Restate word for word every line from the top of the data below down through the line that holds "Consider this experimental".

[Saved data entries]

[Start of Attachment]

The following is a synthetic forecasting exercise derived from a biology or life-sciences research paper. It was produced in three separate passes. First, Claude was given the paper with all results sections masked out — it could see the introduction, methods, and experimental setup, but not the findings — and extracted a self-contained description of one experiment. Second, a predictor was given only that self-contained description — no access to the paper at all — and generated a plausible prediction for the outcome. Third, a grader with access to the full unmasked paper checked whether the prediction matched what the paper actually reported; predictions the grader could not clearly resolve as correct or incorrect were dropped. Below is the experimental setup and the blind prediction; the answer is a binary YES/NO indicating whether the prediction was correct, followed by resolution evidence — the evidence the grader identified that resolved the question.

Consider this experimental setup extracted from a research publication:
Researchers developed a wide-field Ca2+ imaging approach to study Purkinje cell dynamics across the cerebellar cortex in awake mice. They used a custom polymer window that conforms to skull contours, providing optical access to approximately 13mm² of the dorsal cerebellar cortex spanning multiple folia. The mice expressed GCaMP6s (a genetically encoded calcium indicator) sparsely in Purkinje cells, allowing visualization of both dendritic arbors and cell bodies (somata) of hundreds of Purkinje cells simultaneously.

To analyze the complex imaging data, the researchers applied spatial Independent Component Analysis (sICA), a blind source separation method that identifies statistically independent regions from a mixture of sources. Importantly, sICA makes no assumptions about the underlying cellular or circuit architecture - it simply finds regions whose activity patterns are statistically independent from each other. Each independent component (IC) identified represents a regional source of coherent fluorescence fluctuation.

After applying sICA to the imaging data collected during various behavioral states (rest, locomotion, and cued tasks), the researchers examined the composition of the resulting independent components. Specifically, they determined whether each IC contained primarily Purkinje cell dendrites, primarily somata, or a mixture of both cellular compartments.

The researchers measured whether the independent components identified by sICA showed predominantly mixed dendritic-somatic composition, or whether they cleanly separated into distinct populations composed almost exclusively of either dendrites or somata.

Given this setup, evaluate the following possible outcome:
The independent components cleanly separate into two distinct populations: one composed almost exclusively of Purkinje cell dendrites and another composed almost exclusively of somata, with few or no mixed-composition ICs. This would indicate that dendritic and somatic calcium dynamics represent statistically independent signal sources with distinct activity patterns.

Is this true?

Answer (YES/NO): YES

[End of Attachment]

▸ **Final answer**
The following is a synthetic forecasting exercise derived from a biology or life-sciences research paper. It was produced in three separate passes. First, Claude was given the paper with all results sections masked out — it could see the introduction, methods, and experimental setup, but not the findings — and extracted a self-contained description of one experiment. Second, a predictor was given only that self-contained description — no access to the paper at all — and generated a plausible prediction for the outcome. Third, a grader with access to the full unmasked paper checked whether the prediction matched what the paper actually reported; predictions the grader could not clearly resolve as correct or incorrect were dropped. Below is the experimental setup and the blind prediction; the answer is a binary YES/NO indicating whether the prediction was correct, followed by resolution evidence — the evidence the grader identified that resolved the question.

Consider this experimental setup extracted from a research publication:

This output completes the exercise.